Peyta grimaced at the bustle and hustle of downtown Miami, slipping past a group of giggling college girls and ducking into a small convenience store to change his appearance in the bathroom. He estimated that he had about an hour before a warning was released about him.

Silently and carefully, he zipped up a black jacket, pulling on a pair of jeans and covering up the graphic t-shirt that made him look like the teenager he was. He frowned, staring into the stained and cracked mirror of the small bodega bathroom. The manic little voice whispered in his brain, bading him to take a shard and use it on himself, just to see the blood. He bit his cheek, wondering if Stark's blood would have the metallic smell that the others did.
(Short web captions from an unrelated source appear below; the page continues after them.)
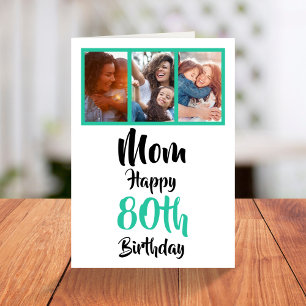 80e anniversaire heureux Maman carte photo collage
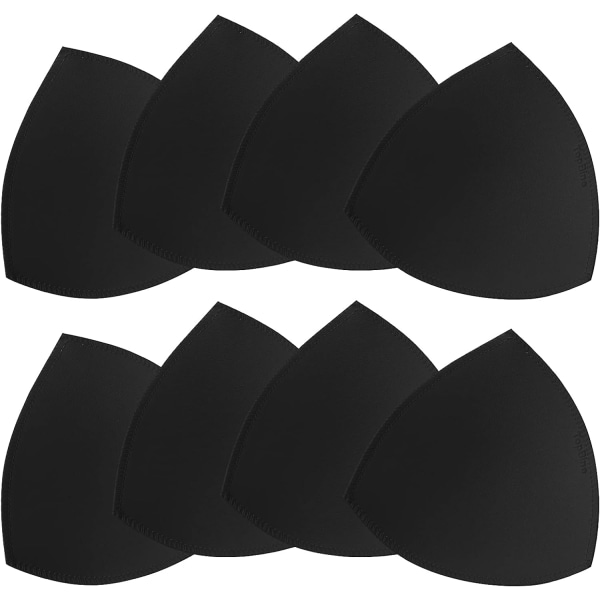 4 par bh-indlæg, aftagelige sports-bh-skål trekant sort Black A/B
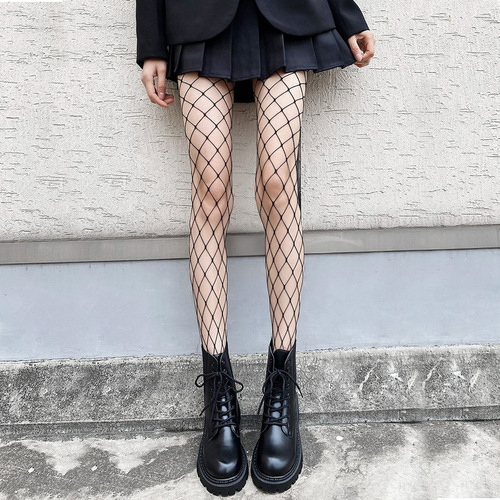 Cross-border high-elastic super-thin fishnet black silk female sexy one-piece fishnet pantyhose lace medium large mesh leggings 73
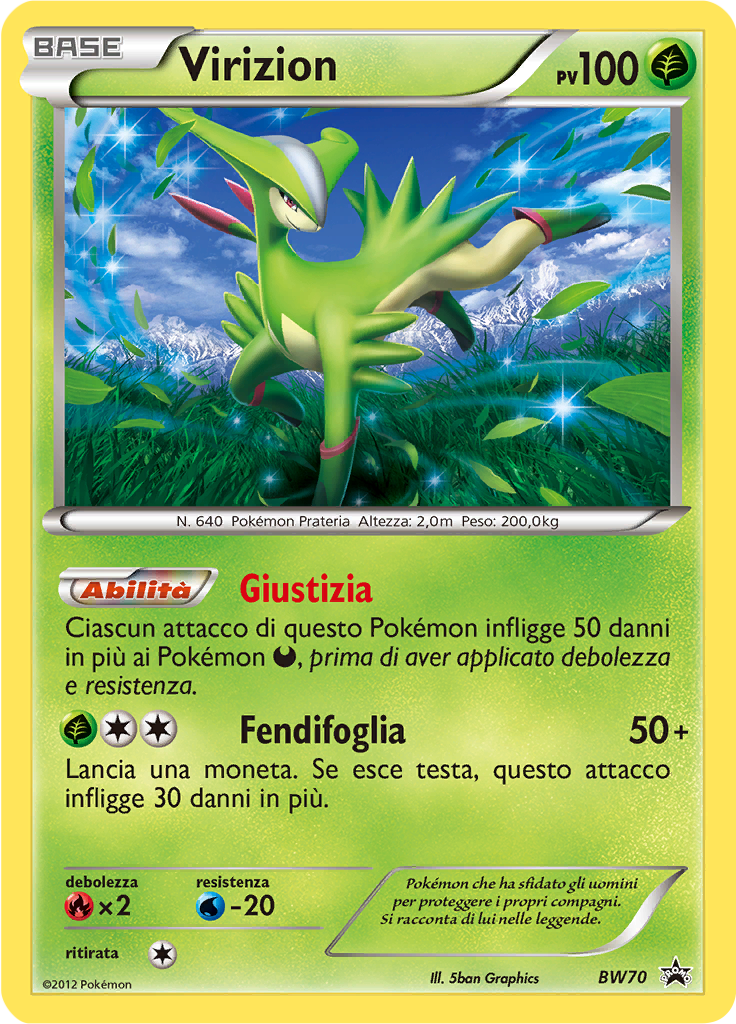 Virizion BW70 — Nero & Bianco Promo (Italian Pokémon TCG card)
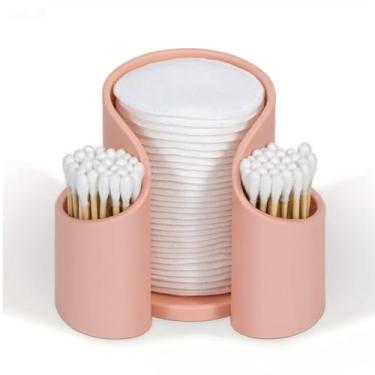Imagem de Caixa organizadora de algodão cosmético almofada de maquiagem e recipiente de armazenamento de cotonete - 11 cm C x 9 cm L, rosa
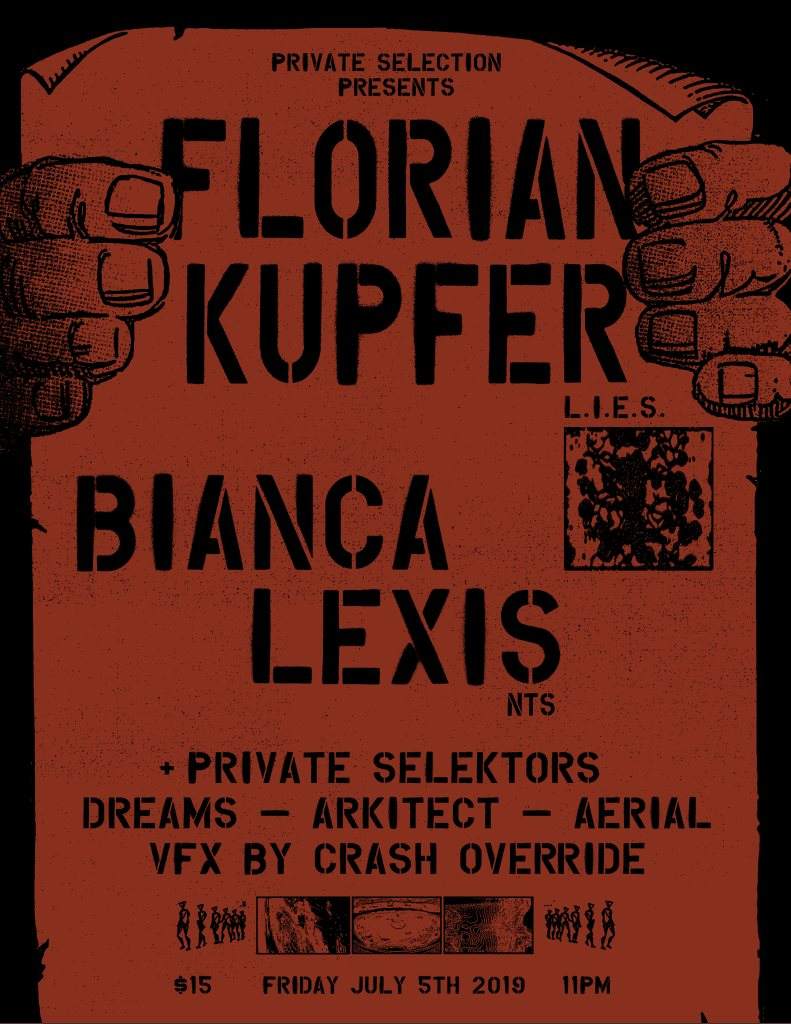 Private Selection presents: Florian Kupfer, Bianca Lexis, Dreams, Arkitect, Aerial - フライヤー表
He returned back to the beach cautiously, if only to grab a suitcase secreted in a bed of ferns that lined the beach. How the officers had not found it in their search, he didn't know. He didn't particularly care enough to figure out either. A family walked past him, the children chattering about their day, the explosion and anything they could see. He gave the father a smile, as see-through as the water on the beach to him, but deeper down was murky and filled with dark intentions.

Did he ever talk like that? Peyta pondered. If he had not lived this life, would he have lived as a normal teenager, filled with trivial thoughts, wonderings and ideas, doomed to tell everyone like those children? Would he have had a relationship with a girl, yearning for her like in those films he watched in the motel? He shook his head, walking down the sidewalk and ignoring the girls who giggled into their phones.
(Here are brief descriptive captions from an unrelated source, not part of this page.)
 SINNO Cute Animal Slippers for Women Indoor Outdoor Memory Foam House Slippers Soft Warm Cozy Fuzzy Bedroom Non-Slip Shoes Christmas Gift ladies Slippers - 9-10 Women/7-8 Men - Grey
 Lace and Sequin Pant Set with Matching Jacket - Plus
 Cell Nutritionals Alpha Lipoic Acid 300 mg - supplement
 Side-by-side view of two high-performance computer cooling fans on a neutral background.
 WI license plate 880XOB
He had to find some place that he could check in. They were not going to be pleased with what was his second failure in their eyes. The explosion was never met to hurt anyone. He had scoped out the mansion, keeping track of the security and cleaning personnel to strike at the most opportune time. It was a scare tactic. He knew that Tony Stark would be ushered into his safe house on Isle of Palms in South Carolina. There, he would pose as a college kid on his spring break, and sneak into Stark's safehouse once more.

He gave a small and devilish smirk, picturing the rewards he would receive when he completed his task. Peyta would be lauded greatly, maybe even given a command of his own. But he wouldn't be freed. He frowned suddenly. Peyta had travelled many places for his secretive clientele and handlers, but he had never truly been able to fully appreciate and experience the places he went.

He shook his head and focused back on his plan. The explosion would also scare S.H.I.E.L.D. This would put more pressure on Barton and Romanova to find him. One of them would get sloppy- he was sure of it.

Peyta contemplated how he would kill Tony Stark. Although his inner animal longed for pain, he refused it. Perhaps poison was a good way to go again. Maybe something little known. Thallium was found in small traces in many home grown vegetables, and the small house near the beach had a garden in the backyard. If he injected three of the same kind of fruit, maybe that would work. He groaned to himself. Too many things could go wrong.

Finally, Peyta let the growling and bloodthirsty animal loose. He pictured the laboratory filled with ideas that could bring about world domination if it fell into the wrong hands burning, and he wondered what it would take to do that. Gasoline was plentiful inside Tony's garage, used for his many luxury vehicles. The garage... Yes... Carbon monoxide poisoning was common in closed garages when people started their car. That could work. Completely unsatisfying, but it had the most probability of success.